La Danse du Diable
Philippe Caubère
Depuis trente ans, il fait l’artiste, seul sur scène, avec pour tout costume un pantalon, une chemise ouverte, une paire de mocassins, pas de chaussettes et, comme seuls accessoires, un chapeau, un large manteau et un demi plaid à carreaux.
Il n’y a aucun décor et, à part un tout petit banc dans un coin à droite et une chaise au fond, la scène est entièrement vide.
Souvent pieds nus, debout, ou accroupi, ou même vautré sur la scène, de face, de dos, léger, dansant, chuchotant, bégayant, hurlant, postillonnant, avec ou sans accent, Caubère joue tous les personnages et tous les objets (oui, il joue les objets).
Le spectacle dure un peu plus de 3 heures. Ce n’est ni un one-man-show, ni une série de sketches. C’est une histoire, celle de Ferdinand Faure, fils de bonne famille d’Aix en Provence, muni d’un père jamais là et d’une mère omniprésente, garçon peu enclin aux études, mais désireux de faire du théâtre.
Après une première demi-heure un peu lente, avec l’arrivée du jeune Robert, ami du héros, le spectateur plonge dans l’univers de Ferdinand et des personnages qui l’entourent.
Caubère se transforme instantanément en mère bourgeoise, en bonne espagnole communiste, en père absent, en adolescent introverti, en fille ingrate, en gamin marseillais, en une foule de fans de Johnny Halliday, en Johnny Halliday (il dit Holliday), en professeur de théâtre aixoise sinusitique, en acteur avignonesque, en machiniste éclairagiste, en De Gaulle impérial, en Mauriac sarcastique, en Malraux agité, en Sartre globuleux…

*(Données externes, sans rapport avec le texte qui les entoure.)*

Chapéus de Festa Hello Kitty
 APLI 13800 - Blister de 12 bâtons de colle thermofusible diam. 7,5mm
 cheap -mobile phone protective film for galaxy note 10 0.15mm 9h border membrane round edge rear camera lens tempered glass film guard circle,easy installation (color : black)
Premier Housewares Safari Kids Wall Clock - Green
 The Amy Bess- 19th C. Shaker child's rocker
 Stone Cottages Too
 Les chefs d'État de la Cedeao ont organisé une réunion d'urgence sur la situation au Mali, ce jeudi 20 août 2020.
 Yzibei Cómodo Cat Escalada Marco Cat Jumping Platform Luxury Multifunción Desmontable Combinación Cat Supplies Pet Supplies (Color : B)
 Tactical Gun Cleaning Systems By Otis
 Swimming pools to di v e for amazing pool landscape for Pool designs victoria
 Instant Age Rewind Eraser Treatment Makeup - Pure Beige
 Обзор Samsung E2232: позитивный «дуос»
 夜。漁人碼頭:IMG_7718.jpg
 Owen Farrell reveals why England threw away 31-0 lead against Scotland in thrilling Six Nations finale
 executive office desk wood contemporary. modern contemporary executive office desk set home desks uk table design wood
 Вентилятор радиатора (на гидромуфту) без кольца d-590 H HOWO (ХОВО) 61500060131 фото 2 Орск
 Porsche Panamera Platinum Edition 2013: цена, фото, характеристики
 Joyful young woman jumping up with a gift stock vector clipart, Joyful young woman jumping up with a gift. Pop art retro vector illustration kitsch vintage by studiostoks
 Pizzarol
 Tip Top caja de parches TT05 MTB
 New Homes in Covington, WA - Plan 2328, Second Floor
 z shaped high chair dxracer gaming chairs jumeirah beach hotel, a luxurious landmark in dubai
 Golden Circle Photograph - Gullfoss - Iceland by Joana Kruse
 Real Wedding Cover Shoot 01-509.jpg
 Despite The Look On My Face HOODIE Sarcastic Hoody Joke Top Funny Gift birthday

En un déclic, par un simple changement d’attitude et quelques bruits de bouche, il fait voir et entendre une Motoguzzi vrombissant sur la corniche, une foule en délire au Parc Borely ou un bimoteur décollant dans la neige. (Ces moments sont du pur délire, sans compter le retour du Prince Fedor Iliouchine à son château après vingt ans de bagne joué par un machino aux accents faubouriens.)
On est attendri parfois, on rit beaucoup, le public est heureux.
Philippe Caubère est à l’Athénée-Louis-Jouvet jusqu’au 7 décembre. Il part ensuite en tournée en province avec la Danse du Diable jusqu’au mois de mars 2015.